YOUR INSTRUCTIONS – I would like the records restated word for word, without the pictures.

*** Opening DATA EXCERPTS ***

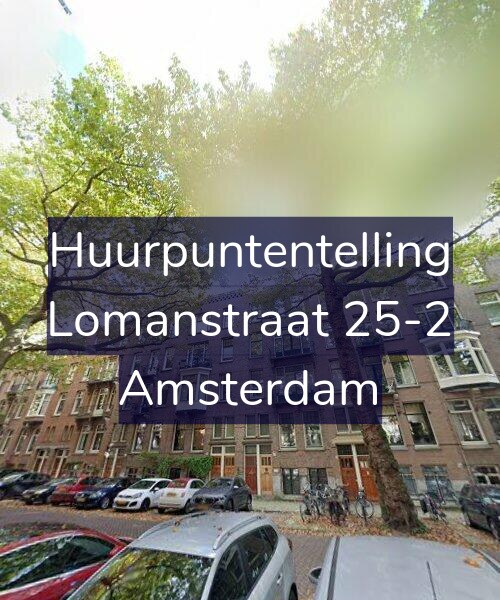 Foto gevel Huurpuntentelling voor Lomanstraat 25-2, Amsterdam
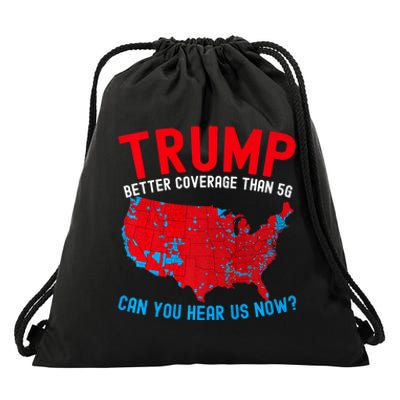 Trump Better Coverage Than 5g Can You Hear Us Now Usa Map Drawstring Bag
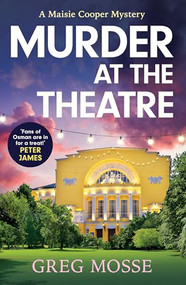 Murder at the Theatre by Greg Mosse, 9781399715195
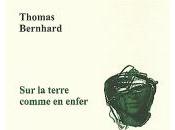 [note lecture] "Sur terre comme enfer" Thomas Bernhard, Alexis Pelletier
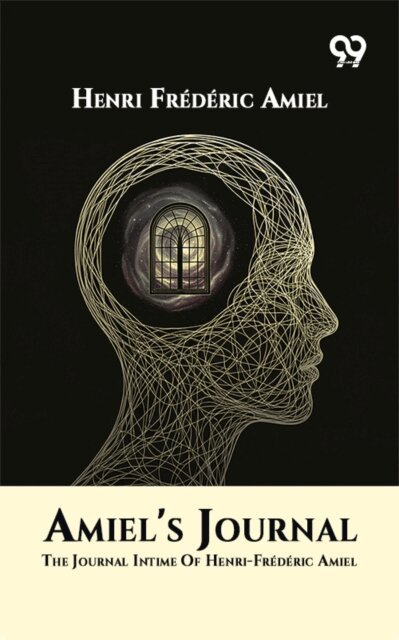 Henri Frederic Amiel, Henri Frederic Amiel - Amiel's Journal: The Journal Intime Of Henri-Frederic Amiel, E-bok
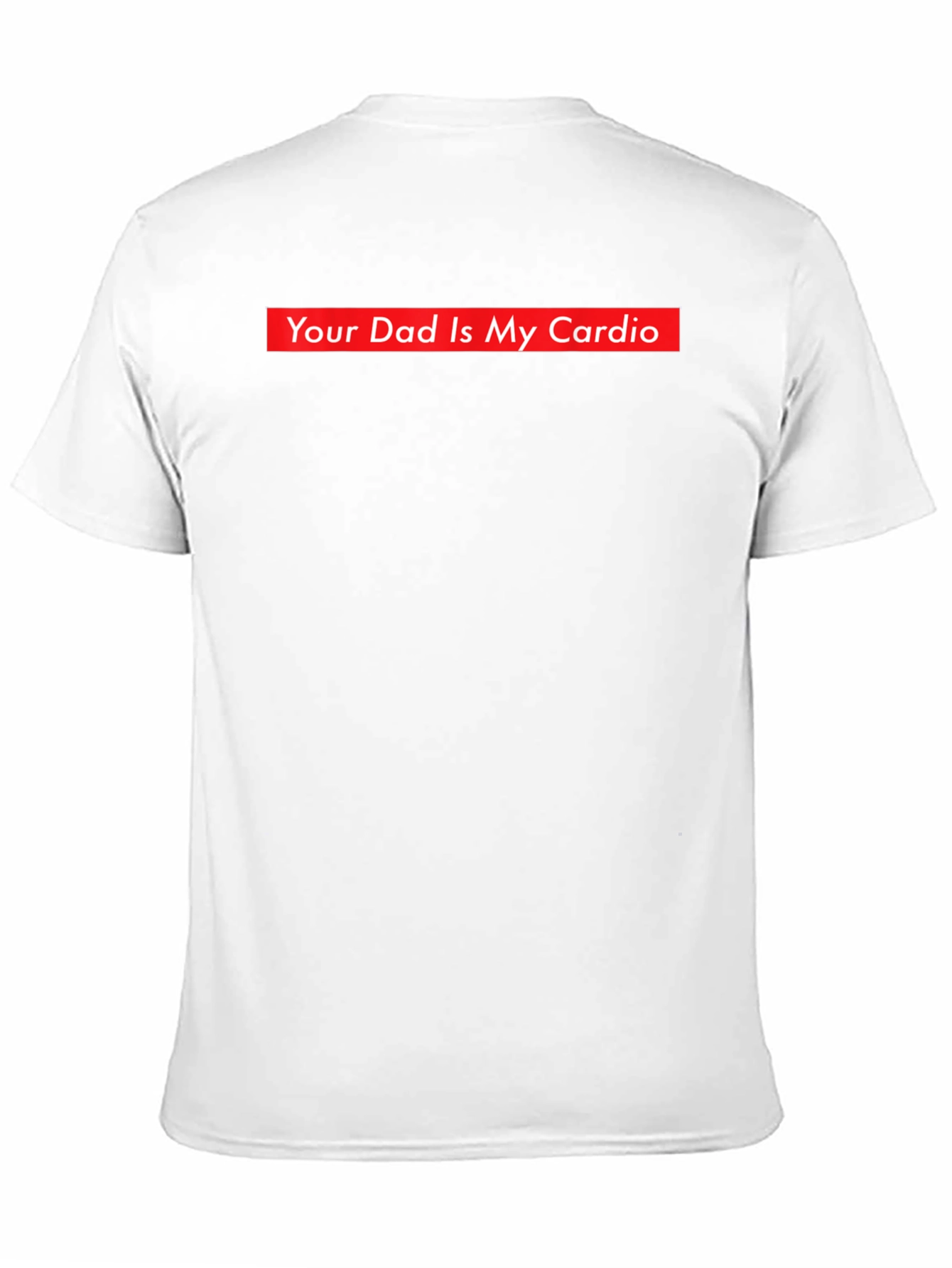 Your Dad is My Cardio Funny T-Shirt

*** Closing DATA EXCERPTS ***

TASK ANSWER –
 Foto gevel Huurpuntentelling voor Lomanstraat 25-2, Amsterdam
 Trump Better Coverage Than 5g Can You Hear Us Now Usa Map Drawstring Bag
 Murder at the Theatre by Greg Mosse, 9781399715195
 [note lecture] "Sur terre comme enfer" Thomas Bernhard, Alexis Pelletier
 Henri Frederic Amiel, Henri Frederic Amiel - Amiel's Journal: The Journal Intime Of Henri-Frederic Amiel, E-bok
 Your Dad is My Cardio Funny T-Shirt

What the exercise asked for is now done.